Jason Eisner, Johns Hopkins University

A dependency parse uses directed edges to connect syntactically related words within a sentence. These simple sentence diagrams have proved useful for information extraction, machine translation, semantic clustering, and other NLP tasks.
Finding the most probable dependency parse is a combinatorial optimization problem. Usually it is handled by dynamic programming or graph algorithms. Unfortunately, exact approaches become slow or NP-hard if the probability distribution over dependency parses is defined to consider interactions among the edges, or interactions between edges and other graph annotations.
We attack this problem by formulating dependency parsing as a graphical model with the novel ingredient of global constraints. We show how to apply loopy belief propagation (BP), a simple and effective tool for approximate learning and inference. As a parsing algorithm, BP is both asymptotically and empirically efficient. Even with model features that would make exact parsing slow or NP-hard, BP needs only O(n^3) time with a small constant factor. Furthermore, such features significantly improve parse accuracy over exact first-order methods. Incorporating additional features would increase the runtime additively rather than multiplicatively.

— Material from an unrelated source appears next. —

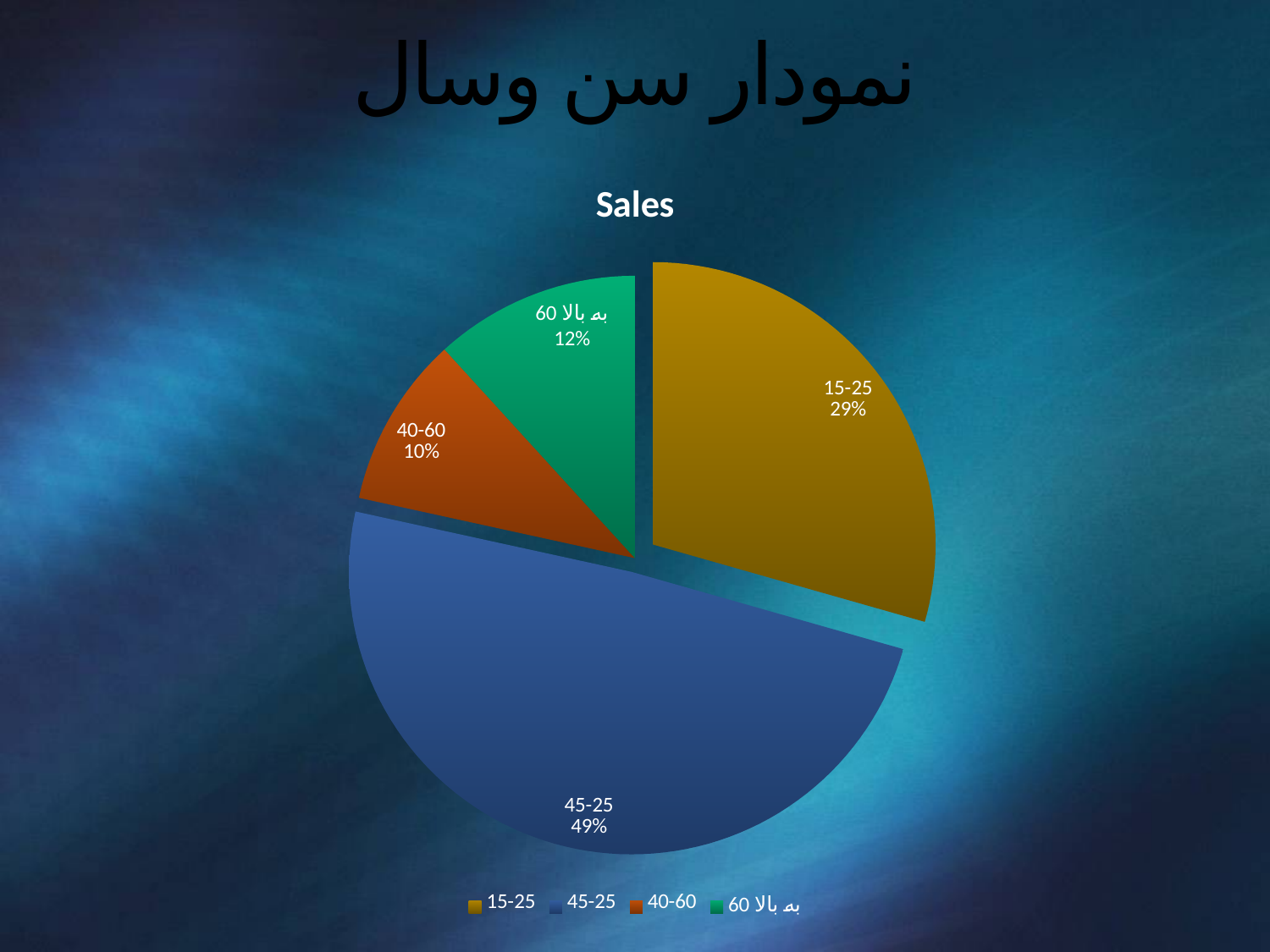
What share of the pie does the به بالا 60 slice represent? 12% What share of the pie does the 40-60 slice represent? 10% What kind of chart is shown on the slide? pie chart What is the difference in percentage points between the 45-25 slice and the 15-25 slice? 20 What share of the pie does the 15-25 slice represent? 29% Which slice is larger, به بالا 60 or 40-60? به بالا 60 Which category has the smallest slice of the pie? 40-60 How many entries does the legend list? 4 Which category has the largest slice of the pie? 45-25 How many slices does the pie chart have? 4 What is the title of the chart? Sales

This is joint work with David A. Smith.

Jason Eisner earned his Ph.D. in Computer Science at the University of Pennsylvania, under Mitch Marcus. He joined the University of Rochester as an assistant professor, then moved to Johns Hopkins University (JHU) soon afterward. At JHU, he is a Associate Professor of Computer Science, with a joint appointment in Cognitive Science. He is also a core member of the Center for Language and Speech Processing, and an affiliate of the national Center of Excellence in Human Language Technology. In 2005, he received JHU’s Robert B. Pond, Sr. Excellence in Teaching Award. Dr. Eisner has authored papers and software tools in several areas of computational linguistics, including parsing, statistical learning including grammar induction, machine translation, weighted finite-state methods, and computational phonology. He serves as president of the ACL’s special interest group on computational morphology and phonology (SIGMORPHON).